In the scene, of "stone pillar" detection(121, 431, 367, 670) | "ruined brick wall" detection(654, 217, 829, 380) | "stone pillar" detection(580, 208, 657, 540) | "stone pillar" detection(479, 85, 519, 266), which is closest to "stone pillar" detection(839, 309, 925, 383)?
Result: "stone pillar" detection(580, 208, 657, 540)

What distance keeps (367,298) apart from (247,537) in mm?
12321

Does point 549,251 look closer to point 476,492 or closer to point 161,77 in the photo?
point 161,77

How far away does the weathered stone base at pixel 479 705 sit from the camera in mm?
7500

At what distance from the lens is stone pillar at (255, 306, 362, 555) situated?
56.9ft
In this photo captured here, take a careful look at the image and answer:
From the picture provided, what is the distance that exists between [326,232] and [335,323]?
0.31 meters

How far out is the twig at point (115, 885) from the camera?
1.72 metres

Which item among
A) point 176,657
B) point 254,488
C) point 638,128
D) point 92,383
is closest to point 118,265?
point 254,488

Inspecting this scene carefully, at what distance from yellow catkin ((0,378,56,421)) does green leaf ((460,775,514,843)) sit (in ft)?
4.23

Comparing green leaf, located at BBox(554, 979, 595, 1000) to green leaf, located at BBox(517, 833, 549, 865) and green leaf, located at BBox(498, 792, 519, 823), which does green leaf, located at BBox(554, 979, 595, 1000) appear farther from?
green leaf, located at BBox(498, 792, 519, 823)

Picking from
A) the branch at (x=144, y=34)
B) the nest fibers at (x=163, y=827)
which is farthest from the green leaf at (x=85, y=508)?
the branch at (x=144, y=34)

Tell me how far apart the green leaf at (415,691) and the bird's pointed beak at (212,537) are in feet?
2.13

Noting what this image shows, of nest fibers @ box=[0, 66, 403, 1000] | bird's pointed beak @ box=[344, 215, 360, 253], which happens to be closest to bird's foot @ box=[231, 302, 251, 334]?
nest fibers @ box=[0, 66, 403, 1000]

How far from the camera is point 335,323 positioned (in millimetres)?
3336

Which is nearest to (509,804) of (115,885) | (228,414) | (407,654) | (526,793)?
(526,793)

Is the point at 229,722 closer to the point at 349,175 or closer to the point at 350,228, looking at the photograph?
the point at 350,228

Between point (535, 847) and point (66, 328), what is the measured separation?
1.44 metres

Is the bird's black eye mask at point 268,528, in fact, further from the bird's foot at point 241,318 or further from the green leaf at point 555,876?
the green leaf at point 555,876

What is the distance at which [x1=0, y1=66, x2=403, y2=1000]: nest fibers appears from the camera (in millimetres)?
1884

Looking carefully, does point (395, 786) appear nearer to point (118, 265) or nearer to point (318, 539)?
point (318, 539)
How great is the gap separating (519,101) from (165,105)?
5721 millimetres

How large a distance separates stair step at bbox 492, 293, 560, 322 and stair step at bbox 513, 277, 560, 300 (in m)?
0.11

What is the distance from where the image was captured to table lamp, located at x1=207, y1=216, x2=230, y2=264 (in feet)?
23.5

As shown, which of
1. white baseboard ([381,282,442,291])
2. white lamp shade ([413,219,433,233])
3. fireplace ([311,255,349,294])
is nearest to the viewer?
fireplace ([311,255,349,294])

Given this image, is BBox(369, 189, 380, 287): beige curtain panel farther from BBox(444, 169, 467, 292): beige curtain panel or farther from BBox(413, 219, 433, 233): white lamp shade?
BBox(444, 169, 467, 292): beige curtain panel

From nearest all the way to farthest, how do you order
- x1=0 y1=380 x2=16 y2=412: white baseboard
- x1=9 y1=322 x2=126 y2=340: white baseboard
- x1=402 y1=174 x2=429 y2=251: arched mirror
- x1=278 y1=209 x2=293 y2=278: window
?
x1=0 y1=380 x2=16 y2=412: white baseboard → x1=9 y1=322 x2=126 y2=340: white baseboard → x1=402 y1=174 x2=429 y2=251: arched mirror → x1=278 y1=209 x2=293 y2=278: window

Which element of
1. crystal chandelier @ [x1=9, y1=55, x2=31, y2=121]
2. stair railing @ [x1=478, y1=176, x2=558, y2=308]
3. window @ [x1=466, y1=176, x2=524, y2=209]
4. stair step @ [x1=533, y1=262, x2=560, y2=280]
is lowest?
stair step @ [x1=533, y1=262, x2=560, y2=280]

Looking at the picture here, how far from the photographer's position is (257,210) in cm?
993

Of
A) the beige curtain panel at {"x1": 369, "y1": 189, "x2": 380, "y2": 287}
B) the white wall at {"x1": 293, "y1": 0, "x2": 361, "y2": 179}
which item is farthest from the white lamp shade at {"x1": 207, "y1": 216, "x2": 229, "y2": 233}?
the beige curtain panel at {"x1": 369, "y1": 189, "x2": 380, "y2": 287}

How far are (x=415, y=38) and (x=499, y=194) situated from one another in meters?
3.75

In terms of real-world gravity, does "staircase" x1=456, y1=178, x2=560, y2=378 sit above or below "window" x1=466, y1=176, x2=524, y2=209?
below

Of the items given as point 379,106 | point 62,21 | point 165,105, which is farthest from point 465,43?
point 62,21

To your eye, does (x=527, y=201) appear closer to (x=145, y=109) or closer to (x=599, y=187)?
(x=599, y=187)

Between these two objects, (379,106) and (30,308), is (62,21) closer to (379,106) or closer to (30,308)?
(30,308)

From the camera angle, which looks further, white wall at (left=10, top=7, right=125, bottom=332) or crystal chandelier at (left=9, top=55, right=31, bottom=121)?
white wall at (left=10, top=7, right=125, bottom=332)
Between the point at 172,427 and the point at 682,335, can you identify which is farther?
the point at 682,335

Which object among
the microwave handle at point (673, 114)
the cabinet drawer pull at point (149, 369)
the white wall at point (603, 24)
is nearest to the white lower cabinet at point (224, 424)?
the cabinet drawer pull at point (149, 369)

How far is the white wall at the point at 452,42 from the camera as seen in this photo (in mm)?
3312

== What you will do ==
Switch every "camera" in the records to "viewer" and reproduce them with no other alteration.

== Correct response ==
In the scene, of "stone pillar" detection(121, 431, 367, 670) | "ruined brick wall" detection(654, 217, 829, 380) | "stone pillar" detection(580, 208, 657, 540) | "stone pillar" detection(479, 85, 519, 266), which is closest to "stone pillar" detection(839, 309, 925, 383)?
Result: "stone pillar" detection(580, 208, 657, 540)

What distance keeps (367,298) apart from (247,537) in mm?
12321

Does point 549,251 look closer to point 476,492 or closer to point 161,77 in the photo?
point 161,77

How far away does the weathered stone base at pixel 479 705 sit from the viewer in mm?
7500

At what distance from the lens is stone pillar at (255, 306, 362, 555) situated?
56.9ft
In this photo captured here, take a careful look at the image and answer:
From the picture provided, what is the distance that exists between [326,232] and [335,323]?
0.31 meters

How far out is the twig at point (115, 885) from the viewer?
1.72 metres

Which item among
A) point 176,657
B) point 254,488
C) point 638,128
D) point 92,383
is closest to point 118,265?
point 254,488

Inspecting this scene carefully, at what distance from yellow catkin ((0,378,56,421)) does green leaf ((460,775,514,843)) sit (in ft)?
4.23

Comparing green leaf, located at BBox(554, 979, 595, 1000) to green leaf, located at BBox(517, 833, 549, 865) and green leaf, located at BBox(498, 792, 519, 823), which does green leaf, located at BBox(554, 979, 595, 1000) appear farther from?
green leaf, located at BBox(498, 792, 519, 823)

Picking from
A) the branch at (x=144, y=34)
B) the nest fibers at (x=163, y=827)
which is farthest from the green leaf at (x=85, y=508)?
the branch at (x=144, y=34)

Tell me how far apart the green leaf at (415,691) and the bird's pointed beak at (212,537) are in feet?
2.13

Noting what this image shows, of nest fibers @ box=[0, 66, 403, 1000] | bird's pointed beak @ box=[344, 215, 360, 253], which happens to be closest to bird's foot @ box=[231, 302, 251, 334]?
nest fibers @ box=[0, 66, 403, 1000]

How far from the viewer is point 335,323 positioned (in millimetres)?
3336

Which is nearest to (509,804) of (115,885) | (228,414) | (407,654) | (526,793)?
(526,793)

Is the point at 229,722 closer to the point at 349,175 or closer to the point at 350,228, looking at the photograph?
the point at 350,228

Between point (535, 847) and point (66, 328), what is the measured separation?
1.44 metres

Is the bird's black eye mask at point 268,528, in fact, further from the bird's foot at point 241,318 or further from the green leaf at point 555,876?
the green leaf at point 555,876

What is the distance at which [x1=0, y1=66, x2=403, y2=1000]: nest fibers appears from the viewer (in millimetres)?
1884

Looking carefully, does point (395, 786) appear nearer to point (118, 265) or nearer to point (318, 539)?
point (318, 539)
How great is the gap separating (519,101) from (165,105)?
5721 millimetres

How large a distance separates stair step at bbox 492, 293, 560, 322 and stair step at bbox 513, 277, 560, 300 (in m)?
0.11

What is the distance from where the image was captured to table lamp, located at x1=207, y1=216, x2=230, y2=264 (in feet)?
23.5

As shown, which of
1. white baseboard ([381,282,442,291])
2. white lamp shade ([413,219,433,233])
3. fireplace ([311,255,349,294])
is nearest to the viewer?
fireplace ([311,255,349,294])

Given this image, is BBox(369, 189, 380, 287): beige curtain panel farther from BBox(444, 169, 467, 292): beige curtain panel or farther from BBox(413, 219, 433, 233): white lamp shade?
BBox(444, 169, 467, 292): beige curtain panel

From nearest all the way to farthest, how do you order
- x1=0 y1=380 x2=16 y2=412: white baseboard
- x1=9 y1=322 x2=126 y2=340: white baseboard
- x1=402 y1=174 x2=429 y2=251: arched mirror
- x1=278 y1=209 x2=293 y2=278: window
?
x1=0 y1=380 x2=16 y2=412: white baseboard → x1=9 y1=322 x2=126 y2=340: white baseboard → x1=402 y1=174 x2=429 y2=251: arched mirror → x1=278 y1=209 x2=293 y2=278: window

Which element of
1. crystal chandelier @ [x1=9, y1=55, x2=31, y2=121]
2. stair railing @ [x1=478, y1=176, x2=558, y2=308]
3. window @ [x1=466, y1=176, x2=524, y2=209]
4. stair step @ [x1=533, y1=262, x2=560, y2=280]
is lowest?
stair step @ [x1=533, y1=262, x2=560, y2=280]

Looking at the picture here, how far from the photographer's position is (257,210) in cm?
993

Of
A) the beige curtain panel at {"x1": 369, "y1": 189, "x2": 380, "y2": 287}
B) the white wall at {"x1": 293, "y1": 0, "x2": 361, "y2": 179}
which item is farthest from the white lamp shade at {"x1": 207, "y1": 216, "x2": 229, "y2": 233}?
the beige curtain panel at {"x1": 369, "y1": 189, "x2": 380, "y2": 287}

How far are (x=415, y=38) and (x=499, y=194) situated from one another in meters?
3.75

In terms of real-world gravity, does "staircase" x1=456, y1=178, x2=560, y2=378 sit above or below "window" x1=466, y1=176, x2=524, y2=209?
below

Of the items given as point 379,106 | point 62,21 | point 165,105, which is farthest from point 465,43?
point 62,21

To your eye, does (x=527, y=201) appear closer to (x=145, y=109) or closer to (x=599, y=187)?
(x=599, y=187)

Between these two objects, (379,106) and (30,308), is (62,21) closer to (379,106) or closer to (30,308)?
(30,308)

From the viewer angle, which looks further, white wall at (left=10, top=7, right=125, bottom=332) or crystal chandelier at (left=9, top=55, right=31, bottom=121)?
white wall at (left=10, top=7, right=125, bottom=332)
Between the point at 172,427 and the point at 682,335, can you identify which is farther?
the point at 682,335

Which object among
the microwave handle at point (673, 114)
the cabinet drawer pull at point (149, 369)
the white wall at point (603, 24)
is nearest to the white lower cabinet at point (224, 424)?
the cabinet drawer pull at point (149, 369)

How far is the white wall at the point at 452,42 from the viewer as seen in this photo (in mm)?
3312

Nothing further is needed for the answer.